2. The common-mode voltage cancellation method for suppressing the common-mode conducted interference of the Buck converter according to claim 1, wherein: the homonymous end relation between the two windings and the output filter inductance winding is as follows: the end points connected with the positive electrode and the negative electrode of the input power supply respectively and the end points connected with the switch node in the output filter inductance winding are homonymous ends.

3. The common-mode voltage cancellation method for suppressing the common-mode conducted interference of the Buck converter according to claim 1, wherein: the number of turns of the two windings is equal, and the number of turns of the two windings is determined by the ratio of the number of turns of the output filter inductance winding to the parasitic capacitance to the safety ground in the Buck converter circuit.

4. A common mode voltage cancellation circuit for suppressing common mode conducted interference of a Buck converter is characterized in that: the Buck converter comprises a Buck converter circuit and two windings; the two windings are arranged on an input power line of the Buck converter circuit and coupled with an output filter inductance winding of the Buck converter circuit;

5. The common-mode voltage cancellation circuit for suppressing the common-mode conducted interference of the Buck converter according to claim 4, wherein: the homonymous end relation between the two windings and the output filter inductance winding is as follows: the end points connected with the positive electrode and the negative electrode of the input power supply respectively and the end points connected with the switch node in the output filter inductance winding are homonymous ends.

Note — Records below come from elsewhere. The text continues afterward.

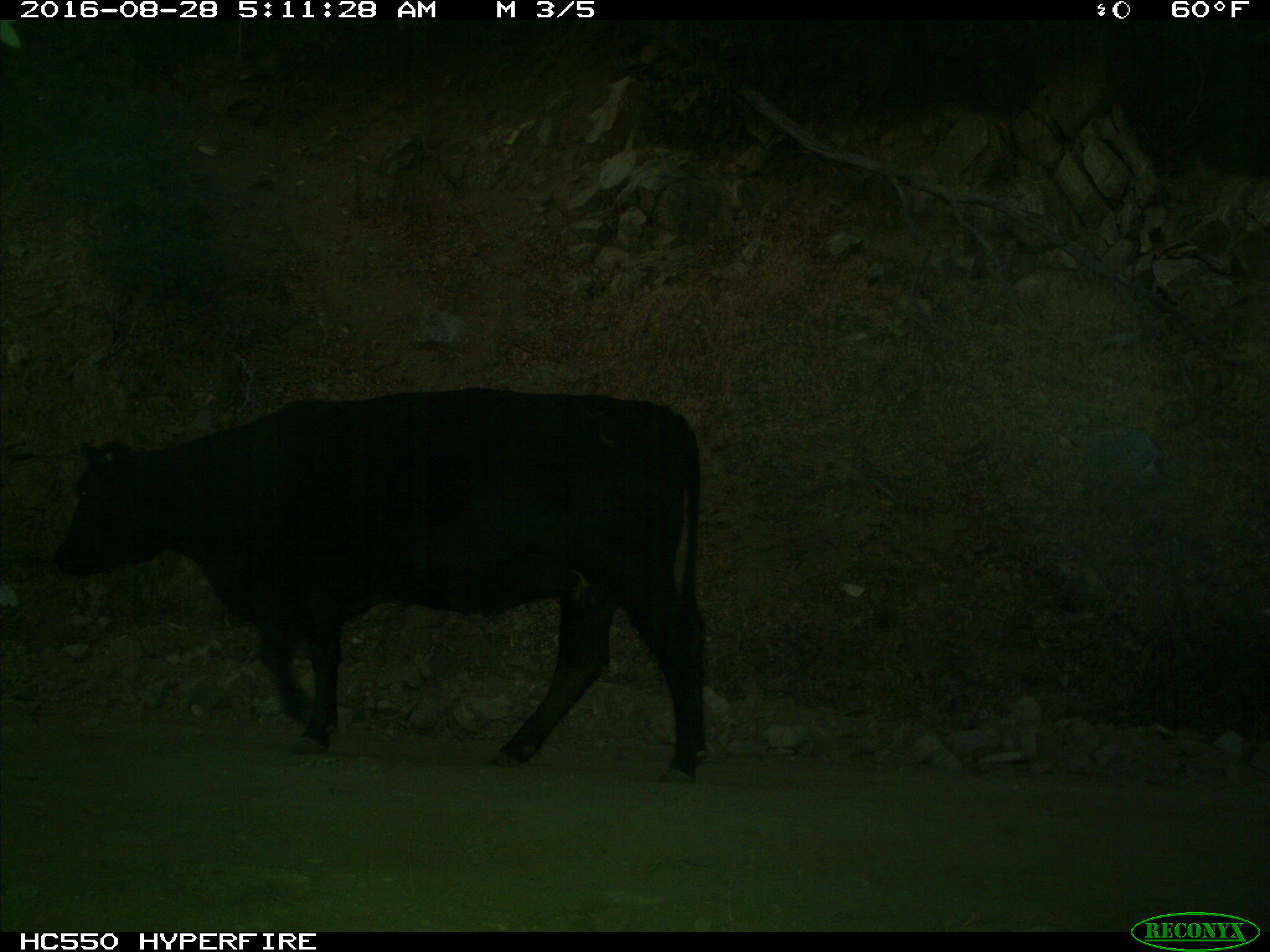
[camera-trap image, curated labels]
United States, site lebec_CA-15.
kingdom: Animalia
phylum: Chordata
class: Mammalia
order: Artiodactyla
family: Bovidae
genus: Bos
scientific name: Bos taurus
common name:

6. The common-mode voltage cancellation circuit for suppressing the common-mode conducted interference of the Buck converter according to claim 4, wherein: the number of turns of the two windings is equal, and the number of turns of the two windings is determined by the ratio of the number of turns of the output filter inductance winding to the parasitic capacitance to the safety ground in the Buck converter circuit.